[EM] National Popular Vote & Condorcet
Dave Ketchum
davek at clarityconnect.com
Thu Jul 2 15:43:43 PDT 2009
Ok, I thought, and still feel, that the topic needed some airing.
With the EC, and without NPV, each state can do their own thing for
deciding what instruction to give their EC members - and could do
better than Plurality if they choose.
With NPV there is need for more thought:
Make all do Plurality? Simple. but more and more realize that
voters need more control - and there is need for recognizing that this
is a national election with more variety of voter opinions as they
prepare to vote.
Make all do an agreed better method, such as Condorcet? Worth
thought - likely needs a C. Amendment.
Each state select from an agreed set of methods? Worth thought,
but this could inspire 14th Amendment complaints.
Dave Ketchum
On Jul 2, 2009, at 5:43 PM, Jonathan Lundell wrote:
> On Jul 2, 2009, at 2:23 PM, Paul Kislanko wrote:
>
>> Without going into detail, if all states do not use the same
>> collection
>> method, applying a national counting method that isn't the "lowest
>> common
>> denominator" method, there would be a violation of the "equal
>> process"
>> clause of the 14th Amendment. In order to use a ranked-ballot
>> method, every
>> state would have to provide ranked BALLOTS to be counted.
>>
>> What we have now is we can "roll up" from precinct to district to
>> state to
>> national only SUMS, because everybody counts ballots the same way.
>> If state
>> X counts ballots differently than state Y, we can't just "add" X
>> and Y in
>> the national total without running afoul of the 14th Amendment.
>>
>> Even though "I am not a lawyer", I know some who would bring that up.
>
> The attraction of NPV, in large part (it seems to me) is its
> simplicity.

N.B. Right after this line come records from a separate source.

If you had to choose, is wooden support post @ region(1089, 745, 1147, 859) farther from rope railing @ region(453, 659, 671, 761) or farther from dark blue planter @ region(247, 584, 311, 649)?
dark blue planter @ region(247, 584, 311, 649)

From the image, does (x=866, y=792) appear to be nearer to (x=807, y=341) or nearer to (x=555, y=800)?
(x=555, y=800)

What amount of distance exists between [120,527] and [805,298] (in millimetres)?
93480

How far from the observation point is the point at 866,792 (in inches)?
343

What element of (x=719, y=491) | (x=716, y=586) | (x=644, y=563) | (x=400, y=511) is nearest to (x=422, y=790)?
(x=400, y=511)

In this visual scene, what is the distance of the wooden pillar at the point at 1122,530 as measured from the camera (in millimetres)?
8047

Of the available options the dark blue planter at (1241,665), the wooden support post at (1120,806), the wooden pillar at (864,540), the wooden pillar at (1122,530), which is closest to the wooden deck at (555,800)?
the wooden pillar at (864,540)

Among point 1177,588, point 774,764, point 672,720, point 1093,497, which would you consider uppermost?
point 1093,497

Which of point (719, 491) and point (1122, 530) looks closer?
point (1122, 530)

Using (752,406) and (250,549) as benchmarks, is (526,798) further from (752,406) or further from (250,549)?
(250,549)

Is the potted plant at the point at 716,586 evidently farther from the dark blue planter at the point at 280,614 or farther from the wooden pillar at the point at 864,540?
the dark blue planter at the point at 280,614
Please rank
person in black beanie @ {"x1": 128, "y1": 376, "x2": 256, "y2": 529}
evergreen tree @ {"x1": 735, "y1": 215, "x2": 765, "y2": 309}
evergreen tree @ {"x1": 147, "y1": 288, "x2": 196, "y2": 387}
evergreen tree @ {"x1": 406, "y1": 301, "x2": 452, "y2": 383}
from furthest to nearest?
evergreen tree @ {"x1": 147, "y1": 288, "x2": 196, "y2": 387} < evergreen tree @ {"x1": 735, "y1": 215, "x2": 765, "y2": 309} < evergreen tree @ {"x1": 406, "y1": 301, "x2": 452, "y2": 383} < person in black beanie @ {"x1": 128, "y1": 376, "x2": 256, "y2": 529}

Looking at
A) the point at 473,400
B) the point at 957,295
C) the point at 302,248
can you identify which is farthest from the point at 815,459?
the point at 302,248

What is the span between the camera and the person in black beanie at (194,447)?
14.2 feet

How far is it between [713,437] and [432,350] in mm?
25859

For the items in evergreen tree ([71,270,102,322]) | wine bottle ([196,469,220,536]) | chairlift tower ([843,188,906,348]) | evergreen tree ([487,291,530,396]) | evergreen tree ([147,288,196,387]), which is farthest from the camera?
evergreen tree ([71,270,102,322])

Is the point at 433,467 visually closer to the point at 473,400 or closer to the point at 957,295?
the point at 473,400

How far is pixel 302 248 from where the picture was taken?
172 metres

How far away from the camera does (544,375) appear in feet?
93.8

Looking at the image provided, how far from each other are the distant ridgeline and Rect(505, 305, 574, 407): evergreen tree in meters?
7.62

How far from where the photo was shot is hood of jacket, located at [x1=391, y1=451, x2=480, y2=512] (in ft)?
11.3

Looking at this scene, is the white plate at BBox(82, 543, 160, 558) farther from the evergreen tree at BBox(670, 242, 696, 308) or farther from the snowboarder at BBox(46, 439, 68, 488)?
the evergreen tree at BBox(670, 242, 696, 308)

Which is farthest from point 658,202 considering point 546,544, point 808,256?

A simple unilateral action on the part of enough states
> yields precisely a national plurality election for president, neatly
> making the Electoral College a dead letter, without the need for a
> constitutional amendment. (Ignoring the possibility of a challenge
> to NPV on state compact grounds, or whatever--I think the language
> could have been written a little better so as to avoid the
> appearance of a compact, but them I'm not a lawyer either.)
>
> NPV is making slow enough progress as it is that I can't imagine
> that a competing (more complex) proposal would have any chance at all.
>
> And (sadly, in my view) a straightforward constitutional amendment
> to establish direct presidential election by any means other than
> plurality would be doomed to failure by IRV vs Condorcet vs range vs
> approval infighting. So it's not as if there's another path that
> would get us something better than NPV. In my opinion.